CHATHAM – Stage Harbor is usually a pretty quiet place during the winter. This winter, however, a major construction project has been underway that will change the appearance and functionality of a very busy corner of the harbor.
The replacement of the Stage Harbor Yacht Club's wharf will complete the remaking of a small but important section of the harbor. A few years back the town did extensive renovations to Old Mill Boatyard to the east, and last year completed the replacement of the former trap dock which was purchased from the Eldredge family. It is now a commercial offloading facility used by local fishermen.
The yacht club wharf is the third and western-most dock along the stretch of shoreline. Built in 1957 as a commercial pier and purchased by the club in 2005, its replacement was the result of necessity.
“It was in rough shape,” said Commodore Regina Shakin. “It was to the point where it was really not a safe structure.” For a number of years the wharf was used only for storage. “To be honest, we weren't using it to its fullest” because of its condition, she said.
A water waterfront project like this requires significant planning, and the club began several years ago. At one point there were talks with the town about doing the club and trap dock replacement together, but the town was further ahead in the planning stages and each project had its own needs, Shakin said. Club officials stay in close contact with the town, she added. The facilities along the shore form a tight waterfront community.
“The ability to cooperate and co-exist in a really positive way is there,” she said. Both make use of the “sick bay,” an area carved out between the two piers where boats can pull in for repairs or emergencies.
The wharf replacement couldn't start until the town shut down the shellfish upwelling system at Old Mill Boatyard, which wasn't until around the middle of November. The work was done by Robert B. Our Company of Harwich, which did a “fabulous job, and they were on time,” Shakin said. Cape Coastal Builders is currently about 30 to 40 percent along in constructing the boathouse on the wharf, she said.
“It looks nice,” Harbormaster Stuart Smith said of the new wharf. “They did a great job. That spot looks a lot better than it did. It was truthfully ready to fall down.”

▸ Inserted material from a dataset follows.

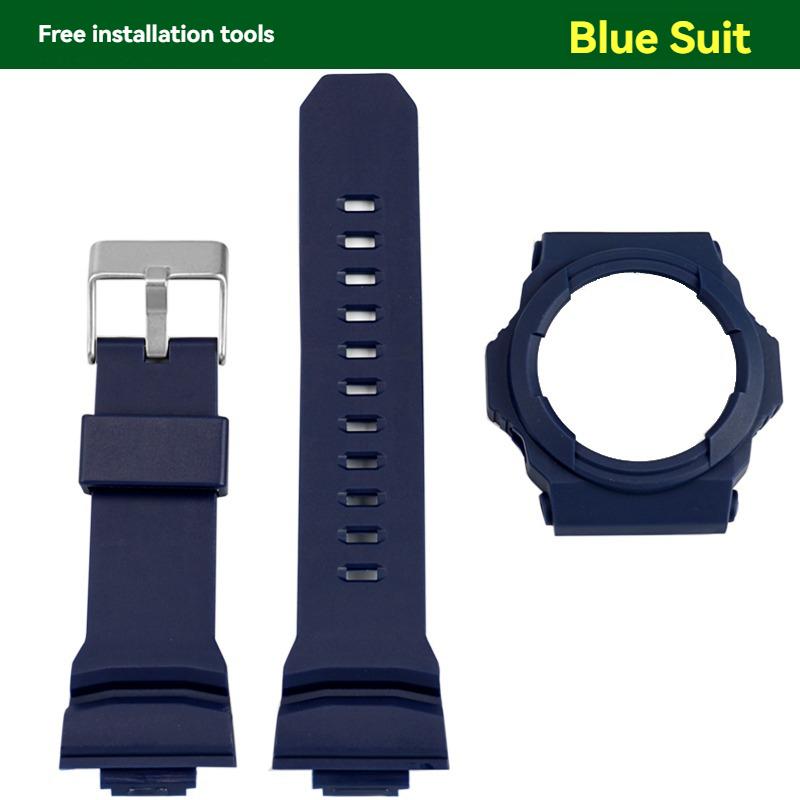 Корпус Часов Ремешок для Casio G-SHOCK GA-150/200/201/300/310/GLX100 Защитная Оболочка Смола Резиновый Ремешок Браслет Аксессуары Инструменты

The work is on schedule to be completed by June 1, just in time for the club's summer program to begin the third week of that month.
“We are going to try to have a sailing program this summer,” Shakin said. A somewhat scaled-back program included 75 students last summer, about half of the usual number. None of the usual social activities were held at the club last summer. As COVID-19 restrictions ease up, she said there's hope that some of that might return. There's already been a health response for summer sailing lessons as families seek ways to get kids outdoors and away from screens. Eighteen new families have joined the club, Shakin said.
“We are very excited for our families to come back for the summer,” she said. The eight-week sailing program is “really all encompassing; it's community, friendships, you learn a healthy respect for water and the ocean.” The program had a big impact on her own children, two of whom went to a high school specifically because it had a sailing program; one daughter continued to sail in college, and all of her children said their best friends were those they made in the summer program.
The Stage Harbor Yacht Club was founded in 1932 and has about 325 to 340 individual and family members. Along with the new wharf, the summer program uses a pier to the west as well as the clubhouse on Champlain Road and sailing center on the beach just below. The new boathouse will help as a shelter during inclement weather as well as a place for instructions and for staff to take breaks out of the hot summer sun.
The club's sailing lessons accommodate kids from 6 to 18; its fleet includes about a dozen Sprites, used for instruction, 24 single-person Optis, 14 larger 420s, six day sailers and several other vessels which members can use. Members don't need to own their own boats, and scholarships are available for local youths.
The new wharf, designed by Chatham architects SV Designs, continues the tradition of a timber pier at the site, Shakin noted.
“It's what we're used to and what it always was,” she said. “I do believe that everybody will be pleased with the outcome.”